The claim that God created Heaven and Earth matches with science. The accepted scientific explanation for the start of the universe matches the “creation/seven days of creation” narrative in Genesis.
Science, Common Sense, and Genesis 1:1
I am not confident that Creatio Ex Nihilo is properly grasped. John Tapsell put it simply. As the Eastern Orthodox think of there being a difference between “nothing” and “no thing” I wonder similarly about creation. Could it not be that both science and we Christians are mistakenly using “nothing” as proof and disproof of God.

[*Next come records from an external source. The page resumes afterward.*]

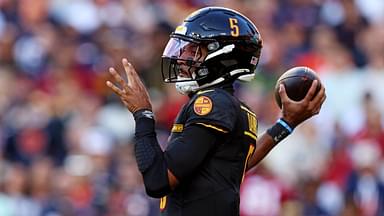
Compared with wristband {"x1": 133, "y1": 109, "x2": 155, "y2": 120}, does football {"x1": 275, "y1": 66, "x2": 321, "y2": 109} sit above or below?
above

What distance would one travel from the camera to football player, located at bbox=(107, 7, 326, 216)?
4992 millimetres

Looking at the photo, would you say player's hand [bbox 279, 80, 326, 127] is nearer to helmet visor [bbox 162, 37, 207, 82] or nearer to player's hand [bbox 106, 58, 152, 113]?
helmet visor [bbox 162, 37, 207, 82]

If there’s a God always around, then it’s clearly not “ex nihilo”. Or does your God count as nothing?
I’m not a Christian, but– typically– the conventional theology of “creatio ex nihilo” is to say that (A) God created everything which was not God (ie, the cosmos), and (B) God did not create the cosmos from his own substance. In Aristotelian terms, this would mean that the cosmos has an efficient cause but no material cause.
For my part, I’ll disagree with the article’s assertion that John 1:3, Hebrews 11:3, and Romans 4:17 “explicitly” affirm the doctrine of creatio ex nihilo. None of these verse makes explicit mention of creating anything without material cause. Hebrews 11:3, in fact, explicitly states the precise opposite, claiming that everything we see was made from material which is unseen– unseen material is not non-existent. Romans 4:17 says that God can call non-existent things into existence– it does not say that God did this with all things, nor that these formerly non-existent things were brought into existence without a material cause. John 1:3 would seem the strongest support for creatio ex nihilo, but only if you presuppose that creation through Jesus did not utilize the substance of God or Jesus as the material cause– that is, it supports creatio ex nihilo only if you already affirm creatio ex nihilo.
Beyond that, I’m happy to agree with this article that Genesis 1 does not support creatio ex nihilo. I completely agree on the meaning of “bere’shit,” and I look forward to reading the upcoming article on “bara.”